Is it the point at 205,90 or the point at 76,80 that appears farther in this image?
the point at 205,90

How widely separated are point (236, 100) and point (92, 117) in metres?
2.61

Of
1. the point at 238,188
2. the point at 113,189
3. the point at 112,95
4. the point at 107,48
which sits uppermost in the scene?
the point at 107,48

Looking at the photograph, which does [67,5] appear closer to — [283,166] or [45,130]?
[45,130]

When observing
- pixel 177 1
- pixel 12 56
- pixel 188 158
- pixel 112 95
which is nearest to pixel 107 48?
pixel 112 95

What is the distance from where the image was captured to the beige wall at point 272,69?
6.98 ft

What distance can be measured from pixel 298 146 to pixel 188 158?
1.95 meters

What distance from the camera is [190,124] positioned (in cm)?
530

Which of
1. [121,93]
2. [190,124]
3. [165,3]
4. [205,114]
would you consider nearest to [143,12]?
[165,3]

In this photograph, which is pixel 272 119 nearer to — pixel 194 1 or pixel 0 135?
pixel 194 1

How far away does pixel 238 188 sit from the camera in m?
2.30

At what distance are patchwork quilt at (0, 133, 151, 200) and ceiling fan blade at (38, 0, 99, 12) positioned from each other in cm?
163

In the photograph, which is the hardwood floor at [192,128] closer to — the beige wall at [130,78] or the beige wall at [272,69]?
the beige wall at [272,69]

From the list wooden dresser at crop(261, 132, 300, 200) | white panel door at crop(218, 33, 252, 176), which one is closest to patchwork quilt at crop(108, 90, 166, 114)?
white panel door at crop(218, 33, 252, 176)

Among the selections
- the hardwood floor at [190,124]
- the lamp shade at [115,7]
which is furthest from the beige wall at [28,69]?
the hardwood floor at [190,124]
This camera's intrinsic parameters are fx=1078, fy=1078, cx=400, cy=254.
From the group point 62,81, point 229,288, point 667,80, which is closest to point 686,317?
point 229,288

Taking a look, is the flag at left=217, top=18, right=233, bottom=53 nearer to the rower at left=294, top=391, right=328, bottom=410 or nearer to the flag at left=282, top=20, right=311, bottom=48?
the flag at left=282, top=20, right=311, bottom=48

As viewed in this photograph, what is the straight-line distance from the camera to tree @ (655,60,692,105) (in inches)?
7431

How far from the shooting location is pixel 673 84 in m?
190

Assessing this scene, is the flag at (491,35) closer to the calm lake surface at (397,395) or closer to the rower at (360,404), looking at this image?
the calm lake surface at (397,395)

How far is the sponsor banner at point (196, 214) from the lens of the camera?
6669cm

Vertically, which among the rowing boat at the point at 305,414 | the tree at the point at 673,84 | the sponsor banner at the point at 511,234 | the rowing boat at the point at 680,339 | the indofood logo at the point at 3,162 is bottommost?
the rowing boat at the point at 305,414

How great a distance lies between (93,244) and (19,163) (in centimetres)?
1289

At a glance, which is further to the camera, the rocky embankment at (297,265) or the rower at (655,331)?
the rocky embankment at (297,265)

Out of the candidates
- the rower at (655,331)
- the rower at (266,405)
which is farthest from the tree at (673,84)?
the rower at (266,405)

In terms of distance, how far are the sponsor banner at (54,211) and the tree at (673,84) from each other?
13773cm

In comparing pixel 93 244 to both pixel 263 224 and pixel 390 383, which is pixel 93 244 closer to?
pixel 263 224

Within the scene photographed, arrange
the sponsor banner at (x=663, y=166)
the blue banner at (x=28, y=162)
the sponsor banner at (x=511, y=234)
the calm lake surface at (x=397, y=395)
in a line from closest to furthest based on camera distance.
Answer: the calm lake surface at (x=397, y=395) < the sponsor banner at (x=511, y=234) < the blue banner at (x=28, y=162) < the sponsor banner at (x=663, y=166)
====
■ 작업 지시
위 행들을 맨 처음부터 "1.95 meters"가 들어 있는 행까지 빠짐없이 마크다운 표로 제시하세요. 빈 행은 빼고, 열 이름은 '번호'와 '내용'으로 하세요.

■ 완성된 답변
| 번호 | 내용 |
|---|---|
| 1 | Is it the point at 205,90 or the point at 76,80 that appears farther in this image? |
| 2 | the point at 205,90 |
| 3 | How widely separated are point (236, 100) and point (92, 117) in metres? |
| 4 | 2.61 |
| 5 | Of |
| 6 | 1. the point at 238,188 |
| 7 | 2. the point at 113,189 |
| 8 | 3. the point at 112,95 |
| 9 | 4. the point at 107,48 |
| 10 | which sits uppermost in the scene? |
| 11 | the point at 107,48 |
| 12 | Looking at the photograph, which does [67,5] appear closer to — [283,166] or [45,130]? |
| 13 | [45,130] |
| 14 | When observing |
| 15 | - pixel 177 1 |
| 16 | - pixel 12 56 |
| 17 | - pixel 188 158 |
| 18 | - pixel 112 95 |
| 19 | which is nearest to pixel 107 48? |
| 20 | pixel 112 95 |
| 21 | What is the distance from where the image was captured to the beige wall at point 272,69? |
| 22 | 6.98 ft |
| 23 | What distance can be measured from pixel 298 146 to pixel 188 158? |
| 24 | 1.95 meters |